2 out of 5 stars Lost the Magic.......2007-10-07

Frankly, I was pleased that a number of the reviewers had the same general reaction to "Dust" that I did: disappointment and a a jot of disgust. I have read all of the Inspector Jury novels of Martha Grimes, except for "The Old Wine Shades".

What I like best about the Jury novels is their leisurely pace, the rather quiet, some what tentative inspector with his rather unhappy and unsuccessful attempts at success in love; Melrose Plant -- the star of the novels and his wonderful motley crew of eccentrics and "characters". These books did not hold my interest because of the crime and its solution --- I just wanted to spend some time with the characters -- the murder was just a hook to hang the plot on.

Now, instead of a rustic country pub -- we have a raucus "nightclub". Instead of the somewhat backward Inspector we have a man who is so filled with lust he can't isn't diffident but compulsive.

The reviewer who wrote that Grimes may be losing interest in the novel and the reviewer who said she is trying to appeal to a wider audience ----may be right. If the latter person is correct---Grimes has lost my interest in reading any more Jury tales.

Unless, I hear differently --- I've just crossed any novels to come in this series --- off my personal reading list. That's not to say, I won't pick up one of the earlier ones --- where she still had that magic touch.

-*-

§ Brief: Please copy the review word for word, everything from "Now, instead of" down to "more Jury tales.". The listing that follows is separate material and has no connection to the review.

§ Supplied material:
-*-

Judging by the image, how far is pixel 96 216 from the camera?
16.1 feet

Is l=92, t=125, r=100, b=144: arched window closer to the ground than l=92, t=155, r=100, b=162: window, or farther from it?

-*-

§ Solved exercise:
Now, instead of a rustic country pub -- we have a raucus "nightclub". Instead of the somewhat backward Inspector we have a man who is so filled with lust he can't isn't diffident but compulsive.

The reviewer who wrote that Grimes may be losing interest in the novel and the reviewer who said she is trying to appeal to a wider audience ----may be right. If the latter person is correct---Grimes has lost my interest in reading any more Jury tales.